Spanish – Up to 6,000 children could die each day from preventable causes around the world in the next six months, totaling more than 1.2 million. The cause: the impact of the closure of the economy due to the coronavirus on regular health services, warns the UN.
“This is, without doubt, the biggest and most urgent global crisis that children have faced since World War II,” said UNICEF UK Executive Director Sacha Deshmukh.
The risk of children dying from malaria, pneumonia, or diarrhea in developing countries is very high due to the pandemic and “far outweighs any threat posed by the coronavirus,” UNICEF, the UN agency for children warned on May 13.
Infant mortality rates could increase by up to 45% due to coronavirus-related disturbances, while maternal deaths could increase by almost 39%.
These figures are supported by research by the Bloomberg School of Public Health at Johns Hopkins University, which has been noted for compiling the most accurate figures on coronavirus infection.

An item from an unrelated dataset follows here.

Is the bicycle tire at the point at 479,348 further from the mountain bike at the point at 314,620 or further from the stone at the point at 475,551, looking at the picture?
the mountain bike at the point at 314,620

The research is available in the issue of the global health journal The Lancet.
In an interview with The Telegraph UK, UNICEF’s chief health officer, Dr. Stefan Peterson, said these figures were partly a reflection of strict restrictions in most parts of the world that prevent people from leaving their homes without documentation, making essential health care services inaccessible.
He warned that general blockades imposed on low- and middle-income people are not an effective way to control COVID-19 and could have deadly repercussions.
“Indiscriminate lockdown measures do not have an optimal effect on the virus,” he told The Telegraph. “If you are asking families to stay at home in one room in a slum, without food or water, that won’t limit virus transmission,” he said.
Unicef warns lockdown could kill more than Covid-19 as model predicts 1.2 million child deaths https://t.co/lDRwRVM0Qx
— The Telegraph (@Telegraph) May 14, 2020
He added, “I am concerned that lockdown measures have been copied between countries for lack of knowing what to do, rarely with any contextualization for the local situation.”
He argues that we cannot try to impose the same standard for such different societies and realities. “The objective is to slow the virus, not to lockdown people.”
Starvation could kill more people per day than the coronavirus has in months
Due to restrictions on production, import, and movement of products, along with massive unemployment, an impending “hunger pandemic” will bring “the worst humanitarian crisis since World War II,” World Food Program (WFP) Executive Director David Beasley warned the United Nations Security Council.
The number of starving people could exceed the number of deaths from coronaviruses at 300,000 per day within three months. “I must warn you that if we don’t prepare and act now — to secure access, avoid funding shortfalls and disruptions to trade — we could be facing multiple famines of biblical proportions within a short few months,” said Beasley, who recently recovered from COVID-19.
The Americas will be the hardest hit by unemployment
While much of the world focused its efforts on isolating the population to avoid massive contagion, the economy stalled, and about half of the world’s workforce could lose their jobs.
According to the latest report from the International Labour Organization (ILO), 1.6 billion people will lose their livelihoods as a result of the economic crippling effects of the COVID-19 quarantine.
In the first month of the health crisis alone, 60% of the income of informal workers was lost worldwide. Latin America and the Caribbean were hit the hardest, while in Africa, some 158 million people working in informal conditions, equivalent to 54% of total employment, saw their incomes reduced by up to 81%.
The loss of 12.4% of working hours in the second quarter will make the Americas the continent most affected by unemployment, compared to 11.8% in Europe and Central Asia. In the rest of the world, the loss of working hours is around 9.5%.
Although children have so far been the least affected by the lethality of COVID-19, the impact on the economy and mobilization restrictions have made them particularly vulnerable, more so when their parents are unable to support them.
That is why UNICEF warns that the impact is not just on the present but also at a historical level. It implies a step backward by decades in terms of the progress that has been made worldwide in eliminating preventable infant deaths.